Which shows that not only is atmospheric carbon dioxide at near to an all-time low, but that it was 10 times more concentrated during the Ordovician ice age and that over geological timespans, the Earth in the most recent 15% of its life has been on average 6 whole degrees hotter than it is now without man to "influence" it...


You're also getting hung up on numbers. BILLIONS of tons of something must be absolutely loads, right?

Wrong. Not only is mankind contributing only about 3% of global carbon dioxide emissions (check with the IPCC and DoE - prove it to yourself), but the atmosphere itself weighs 5,300,000 BILLION tonnes. To turn this into something resembling comprehension, get a container of water capable of holding 250 litres of water and fill it. This is the atmosphere. Now add a single drop of red food colouring. That's man's carbon dioxide emissions compared to the atmosphere. Give it a damn good shake. See any change in colour? Take 5ml out, stick it into a quartz cuvette and run it through a spectrophotometer - comparing it with 5ml of the original water. See any difference?

If you fancy a second run through, add 30 drops. This is what the rest of the world, without man, produces.
 
Famine, what's so special about the 'ave.(!?) global temp' that it has to be represented in that there chart as something varying within 12'C - 22'C?
Is the present of no merit? Why 12?
 
DeLoreanBrown
Famine, what's so special about the 'ave.(!?) global temp' that it has to be represented in that there chart as something varying within 12'C - 22'C?
Is the present of no merit? Why 12?

I'm sorry, but your post is practically illegible.

You appear to be asking why the scale on the right-hand side uses 12, 17 and 22 degrees. The simplest answer is that the Earth's average global temperature over the last 650 million years has varied pretty much between 22 and 12 degrees. 17 is marked as it represents a halfway point between the two extremes of temperature. For reference, the current global mean temperature is at about 11.5 degrees, or about the same as the last really kickass ice age. Worryingly, we're due another one sometime in the next 5-10,000 years. On that graph that's less than a pixel more on the horizontal axis, and we're at the right kind of global temperature...
 
'

Thanks,

The alltime global mean would be seventeen or above, let's say, in the region of the ambient energy hike we're expected to see by 2100, according to some experts.

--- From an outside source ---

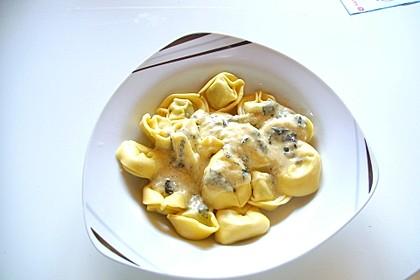 Pasta mit Salbei-Käsesoße 4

That would mean that this century we actually return to the Ave.
 
Well quite.

One thing about which there is no doubt is that current global average temperatures are marginally - and boy do I mean marginally - higher now than 150 years ago. Now in terms of man's lifespan that's not very long, but in terms of the planet's lifespan it's practically nothing. We are currently sitting at a point in geological-level time where global temperature and atmospheric carbon dioxide concentrations at are an all-time low. Stretch the graph out enough - to say, 100 years, and it appears that we're at an all-time high. Stretch it out yet further and, since today is cooler than yesterday, zOMfG! I©3 4g3! 1111one!

Fact is we know so little about the mechanisms surrounding the climate that to make any supposition one way or the other is highly premature. Hell, we don't understand the weather enough to tell you what it'll be like next Sunday, but we're expected to say with certainty what the entire climate will be like in a hundred years' time?

Mankind might be making the world hotter, but as I showed earlier, just because the amounts of stuff we make are incredibly huge to us doesn't mean they're incredibly huge to the planet - we'd have to chuck out last year's CO2 production for the next 6,000 years in order to even match what is currently taught as the CO2 component of the air. And even that's assuming CO2 is the culprit which, given the estimated atmospheric concentration of 4,000 parts per million during the Ordovician Ice Age (compared to the estimated 320ppm today), even that cornerstone of Anthropogenic Climate Change isn't looking too useful.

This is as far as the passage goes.